### GIVEN TEXT

For much of my young life, I wanted to be him, but Vietnam – and all of the Vietnam era radicalism that I embraced – came between us in a big way. He had been a navigator on B-24’s in World War II, flying out of England in the storied raids on Hitler’s ball-bearing factories, and I became a war resister.

Well – first I joined the Air Force and became a pilot because I knew that would make him happy. But then I encountered the reality of the petty little empire-building escapade that we called, in our ignorance and arrogance, “the Vietnam War.” I went, despite my reticence, because I thought I really didn’t know what was going on there, going on in the world, going on in the exalted realms of the U.S. political system… so I should give up my foolish notions of knowing that it was all wrong and just go, like all the other people I knew who had gone and either died or come back.

And then I got there and found out it was every bit as depraved and stupid and immoral and deceptive and wrong as I had thought… and so after about nine months of it, I bailed. At least I tried to. I told them I wasn’t that into the war and wanted to be out of the Air Force.

They said, well, yes, but… no. You haven’t really done anything bad, you’ve played by the rules, been a good boy, so there’s no reason we should let you out before your commitment is up. So then I said, okay, fine, then I won’t do anything for you anymore. By then of course, I was back in the states and supposed to be an instructor, teaching guys to go there and do what I did for a year and ten days. (I was in country an extra ten days waiting for them to decide what to do with me, since I had an “administrative action pending”.)

It’s a long story, one I’ve related in my War Journal, which is on my website hoyama.org, but the upshot is, I finally got out. In the process of this, of course, my father and I had some serious, divisive, but inconclusive, discussions. He never really understood, though my mother supported me, and even after it was all over – my discharge, the war, the social debate – we never really talked about it at the level that we should have.

And then he died.

On his 66th birthday, really in the prime of his life, while I was living in Oregon, he went into heart bypass surgery and never regained consciousness. We rushed back to Georgia when they decided he needed the surgery, but he was still on the machine when we arrived, and his heart would never resume its work on its own, so he died as I stood in the intensive care ward watching him breathe and listening to the machines beep.

….

I was totally unprepared for the loss, and it flattened me.

I was pretty much lost in grief for some time, but eventually I repressed most of it and went back to my ignorance and denial. But it dug a hole in me that began to fester. All those unsaid things began to eat away my insides, All the regret and guilt of a lifetime eventually ate away my heart and my gut and replaced them with balls of molten metal.

About a year after Daddy’s death, Giana and Luke and I moved back to Georgia to be with my mom. She had been left pretty much alone when Daddy died, and though she was a strong and independent woman in many ways, the solitary life didn’t suit her. She needed family around, so we came.

Moving back to Georgia, I figured any hope of ever finding a Buddhist group to be part of was over. It was Georgia, the heart of Baptist-land. But I brought my Buddha-rupa, my carving, and set up a low-key altar in my house. I continued to think of myself as a Buddhist and read books about Buddhism.

And those balls of hot iron continued to grow inside me. I continued to descend into depression in longer and deeper spirals. I had never figured out that I needed to meditate on a regular basis. It seemed more like an exotic delicacy to be tasted at random, when in fact it’s as necessary as daily bread. So I suffered, and I visited that suffering on all those around me.

….

And then one day, our friend Claire came home from a weekend in Atlanta and told me about this wonderful thing she had found: a Zen center.

######
### AVAILABLE DATA

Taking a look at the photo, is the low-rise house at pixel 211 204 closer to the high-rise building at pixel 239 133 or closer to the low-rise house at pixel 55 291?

######

— WORK TASK —
According to the passage, what role did the writer's father have on B-24s during World War II? The listing bears no relation to the passage.

— YOUR RESPONSE —
He was a navigator.